_What you should do_. Render the items below as a JSON array of strings, with one string for each line and no entries for blank lines.

_Provided information_.
Segment Open

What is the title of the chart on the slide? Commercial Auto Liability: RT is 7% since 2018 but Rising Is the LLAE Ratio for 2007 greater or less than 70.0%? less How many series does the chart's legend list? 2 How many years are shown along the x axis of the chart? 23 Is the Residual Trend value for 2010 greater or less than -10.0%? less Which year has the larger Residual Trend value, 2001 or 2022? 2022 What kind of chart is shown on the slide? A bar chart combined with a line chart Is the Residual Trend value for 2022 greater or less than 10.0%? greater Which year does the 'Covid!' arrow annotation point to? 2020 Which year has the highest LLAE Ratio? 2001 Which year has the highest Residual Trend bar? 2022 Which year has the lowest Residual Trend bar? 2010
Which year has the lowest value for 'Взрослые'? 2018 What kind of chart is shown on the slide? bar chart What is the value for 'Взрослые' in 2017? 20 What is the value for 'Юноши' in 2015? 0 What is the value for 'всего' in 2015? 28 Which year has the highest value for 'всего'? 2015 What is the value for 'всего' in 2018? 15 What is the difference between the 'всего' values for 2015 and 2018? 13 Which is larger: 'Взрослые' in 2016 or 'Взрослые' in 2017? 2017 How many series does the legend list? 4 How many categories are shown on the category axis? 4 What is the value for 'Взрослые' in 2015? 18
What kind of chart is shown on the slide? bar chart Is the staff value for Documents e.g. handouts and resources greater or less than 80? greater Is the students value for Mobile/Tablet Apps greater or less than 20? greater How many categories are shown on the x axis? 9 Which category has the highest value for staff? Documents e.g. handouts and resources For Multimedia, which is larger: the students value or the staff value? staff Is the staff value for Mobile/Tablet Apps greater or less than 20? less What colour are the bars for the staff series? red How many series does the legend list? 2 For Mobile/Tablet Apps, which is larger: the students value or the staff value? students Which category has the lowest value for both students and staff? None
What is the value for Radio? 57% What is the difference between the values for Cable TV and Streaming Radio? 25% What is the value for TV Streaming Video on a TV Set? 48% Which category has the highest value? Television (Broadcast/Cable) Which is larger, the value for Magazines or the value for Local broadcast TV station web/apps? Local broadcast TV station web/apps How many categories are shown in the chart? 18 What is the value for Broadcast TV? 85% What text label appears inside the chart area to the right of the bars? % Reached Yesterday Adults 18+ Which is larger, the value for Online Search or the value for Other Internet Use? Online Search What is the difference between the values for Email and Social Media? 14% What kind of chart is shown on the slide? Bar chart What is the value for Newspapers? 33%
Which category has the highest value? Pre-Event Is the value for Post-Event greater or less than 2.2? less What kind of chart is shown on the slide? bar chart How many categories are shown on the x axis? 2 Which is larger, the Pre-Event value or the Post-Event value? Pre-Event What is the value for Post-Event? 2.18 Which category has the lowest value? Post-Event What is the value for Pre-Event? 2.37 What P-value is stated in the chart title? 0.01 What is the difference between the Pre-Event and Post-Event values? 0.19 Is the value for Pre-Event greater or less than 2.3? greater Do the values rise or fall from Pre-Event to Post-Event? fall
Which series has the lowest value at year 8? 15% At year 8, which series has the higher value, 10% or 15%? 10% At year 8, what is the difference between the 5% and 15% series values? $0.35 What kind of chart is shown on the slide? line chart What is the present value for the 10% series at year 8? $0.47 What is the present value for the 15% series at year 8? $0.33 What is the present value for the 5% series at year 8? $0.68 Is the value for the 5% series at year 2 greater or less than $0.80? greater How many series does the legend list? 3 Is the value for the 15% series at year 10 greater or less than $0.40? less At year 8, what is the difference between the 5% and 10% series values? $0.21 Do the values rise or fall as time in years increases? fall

Segment Closed

_Written answer_.
[
  "What is the title of the chart on the slide? Commercial Auto Liability: RT is 7% since 2018 but Rising Is the LLAE Ratio for 2007 greater or less than 70.0%? less How many series does the chart's legend list? 2 How many years are shown along the x axis of the chart? 23 Is the Residual Trend value for 2010 greater or less than -10.0%? less Which year has the larger Residual Trend value, 2001 or 2022? 2022 What kind of chart is shown on the slide? A bar chart combined with a line chart Is the Residual Trend value for 2022 greater or less than 10.0%? greater Which year does the 'Covid!' arrow annotation point to? 2020 Which year has the highest LLAE Ratio? 2001 Which year has the highest Residual Trend bar? 2022 Which year has the lowest Residual Trend bar? 2010",
  "Which year has the lowest value for 'Взрослые'? 2018 What kind of chart is shown on the slide? bar chart What is the value for 'Взрослые' in 2017? 20 What is the value for 'Юноши' in 2015? 0 What is the value for 'всего' in 2015? 28 Which year has the highest value for 'всего'? 2015 What is the value for 'всего' in 2018? 15 What is the difference between the 'всего' values for 2015 and 2018? 13 Which is larger: 'Взрослые' in 2016 or 'Взрослые' in 2017? 2017 How many series does the legend list? 4 How many categories are shown on the category axis? 4 What is the value for 'Взрослые' in 2015? 18",
  "What kind of chart is shown on the slide? bar chart Is the staff value for Documents e.g. handouts and resources greater or less than 80? greater Is the students value for Mobile/Tablet Apps greater or less than 20? greater How many categories are shown on the x axis? 9 Which category has the highest value for staff? Documents e.g. handouts and resources For Multimedia, which is larger: the students value or the staff value? staff Is the staff value for Mobile/Tablet Apps greater or less than 20? less What colour are the bars for the staff series? red How many series does the legend list? 2 For Mobile/Tablet Apps, which is larger: the students value or the staff value? students Which category has the lowest value for both students and staff? None",
  "What is the value for Radio? 57% What is the difference between the values for Cable TV and Streaming Radio? 25% What is the value for TV Streaming Video on a TV Set? 48% Which category has the highest value? Television (Broadcast/Cable) Which is larger, the value for Magazines or the value for Local broadcast TV station web/apps? Local broadcast TV station web/apps How many categories are shown in the chart? 18 What is the value for Broadcast TV? 85% What text label appears inside the chart area to the right of the bars? % Reached Yesterday Adults 18+ Which is larger, the value for Online Search or the value for Other Internet Use? Online Search What is the difference between the values for Email and Social Media? 14% What kind of chart is shown on the slide? Bar chart What is the value for Newspapers? 33%",
  "Which category has the highest value? Pre-Event Is the value for Post-Event greater or less than 2.2? less What kind of chart is shown on the slide? bar chart How many categories are shown on the x axis? 2 Which is larger, the Pre-Event value or the Post-Event value? Pre-Event What is the value for Post-Event? 2.18 Which category has the lowest value? Post-Event What is the value for Pre-Event? 2.37 What P-value is stated in the chart title? 0.01 What is the difference between the Pre-Event and Post-Event values? 0.19 Is the value for Pre-Event greater or less than 2.3? greater Do the values rise or fall from Pre-Event to Post-Event? fall",
  "Which series has the lowest value at year 8? 15% At year 8, which series has the higher value, 10% or 15%? 10% At year 8, what is the difference between the 5% and 15% series values? $0.35 What kind of chart is shown on the slide? line chart What is the present value for the 10% series at year 8? $0.47 What is the present value for the 15% series at year 8? $0.33 What is the present value for the 5% series at year 8? $0.68 Is the value for the 5% series at year 2 greater or less than $0.80? greater How many series does the legend list? 3 Is the value for the 15% series at year 10 greater or less than $0.40? less At year 8, what is the difference between the 5% and 10% series values? $0.21 Do the values rise or fall as time in years increases? fall"
]